The Smithsonian is definitely going to London. The Smithsonian Institution has confirmed that it plans to open a London location at the site of the 2012 Olympic games, but “This would not be a ‘Smithsonian outpost in London’,” secretary David Shorten said in a statement. Rather, the museum will share a building with the Victoria & Albert Museum.
Seller of The Scream to open Norway museum to show other works by Munch he didn’t sell. What will shipping heir Petter Olsen do with the $120 million he earned back in 2012 from selling one of the world’s most famous artworks, Edvard Munch’s The Scream? He plans to open a museum in Ramme, Norway in 2017 where he will show other works by the artist from his collection.
Just an FYI, there’s a climbing wall made of penises at the New Museum. Andra Ursuta’s exhibition “Alps” features a giant climbing wall where the rocks are all shaped like dicks, and pretty impossible to scale. Giggle if you want, but it’s a pretty serious metaphor for survival in this male-dominated world. The show closes soon, on June 19, so catch it while you can.
Economist behind annual TEFAF Art Market Report will write for Art Basel now. Clare Mcandrew has published the go-to source for information on the art market for The European Fine Art Fair for the past eight years. Now, she’s making a move to Art Basel and will publish her next study in time for the Hong Kong event in March 2017.
Ryan McGinley’s book picks to “sex up your coffee table.” McGinley, who GQ calls “arguably the most influential visual artist working today,” recommends everyone own these five books by Danny Lyon, Catherine Opie, Philippe Halsman, David Armstrong and Harmony Korine.

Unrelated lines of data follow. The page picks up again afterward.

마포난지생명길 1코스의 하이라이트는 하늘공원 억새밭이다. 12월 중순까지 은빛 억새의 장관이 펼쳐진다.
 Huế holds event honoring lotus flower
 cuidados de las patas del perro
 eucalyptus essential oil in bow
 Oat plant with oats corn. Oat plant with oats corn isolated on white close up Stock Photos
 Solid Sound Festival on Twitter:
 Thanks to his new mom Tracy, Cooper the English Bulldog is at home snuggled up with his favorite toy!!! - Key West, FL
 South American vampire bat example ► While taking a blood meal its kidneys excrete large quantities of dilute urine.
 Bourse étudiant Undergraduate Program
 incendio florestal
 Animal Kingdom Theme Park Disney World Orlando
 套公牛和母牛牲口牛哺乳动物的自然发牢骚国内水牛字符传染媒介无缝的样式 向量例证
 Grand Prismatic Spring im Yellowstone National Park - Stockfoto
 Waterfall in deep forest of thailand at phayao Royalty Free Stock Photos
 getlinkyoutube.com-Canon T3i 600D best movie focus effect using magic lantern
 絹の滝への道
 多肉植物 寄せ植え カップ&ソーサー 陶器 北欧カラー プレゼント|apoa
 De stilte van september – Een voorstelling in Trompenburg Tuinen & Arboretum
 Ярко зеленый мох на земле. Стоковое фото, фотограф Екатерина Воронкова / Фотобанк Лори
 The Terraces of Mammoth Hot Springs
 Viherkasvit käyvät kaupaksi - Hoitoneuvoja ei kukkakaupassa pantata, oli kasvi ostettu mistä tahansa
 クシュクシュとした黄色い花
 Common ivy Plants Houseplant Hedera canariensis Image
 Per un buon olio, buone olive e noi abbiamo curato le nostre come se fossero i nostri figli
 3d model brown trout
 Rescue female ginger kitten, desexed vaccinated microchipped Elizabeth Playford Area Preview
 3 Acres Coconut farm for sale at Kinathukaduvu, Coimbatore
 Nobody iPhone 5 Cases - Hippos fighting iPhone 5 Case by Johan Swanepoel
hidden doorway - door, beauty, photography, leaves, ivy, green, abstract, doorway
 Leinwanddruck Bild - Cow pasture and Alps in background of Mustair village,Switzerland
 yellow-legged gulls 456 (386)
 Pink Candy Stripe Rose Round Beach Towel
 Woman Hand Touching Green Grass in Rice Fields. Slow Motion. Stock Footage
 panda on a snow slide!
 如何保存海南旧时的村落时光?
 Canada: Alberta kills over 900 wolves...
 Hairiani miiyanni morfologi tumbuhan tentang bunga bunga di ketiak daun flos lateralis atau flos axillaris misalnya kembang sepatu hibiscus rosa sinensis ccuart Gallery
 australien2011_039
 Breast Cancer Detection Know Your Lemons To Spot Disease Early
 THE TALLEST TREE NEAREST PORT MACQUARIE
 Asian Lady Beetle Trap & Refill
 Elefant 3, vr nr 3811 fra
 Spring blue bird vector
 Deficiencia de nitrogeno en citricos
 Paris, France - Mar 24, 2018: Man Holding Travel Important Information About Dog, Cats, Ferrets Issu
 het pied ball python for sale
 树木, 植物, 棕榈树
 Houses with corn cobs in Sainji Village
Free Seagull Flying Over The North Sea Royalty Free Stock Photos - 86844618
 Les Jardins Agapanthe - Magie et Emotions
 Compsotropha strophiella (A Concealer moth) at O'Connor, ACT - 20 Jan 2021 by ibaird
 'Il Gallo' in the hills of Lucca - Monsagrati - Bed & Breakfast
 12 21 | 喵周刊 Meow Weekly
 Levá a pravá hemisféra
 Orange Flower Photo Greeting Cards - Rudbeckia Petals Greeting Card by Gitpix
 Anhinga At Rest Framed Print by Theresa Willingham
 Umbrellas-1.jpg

A smoking pink hot tub in Queens charts the price of gold. Artist Mika Tajima’s temporary installation Meridian (Gold) in Long Island City invites the public to sit inside a misty bowl that changes colors in real time with the fluctuations of the price of gold from magenta to blue. “It’s a place to commune over things that can’t be quantified,” Tajima told the Wall Street Journal.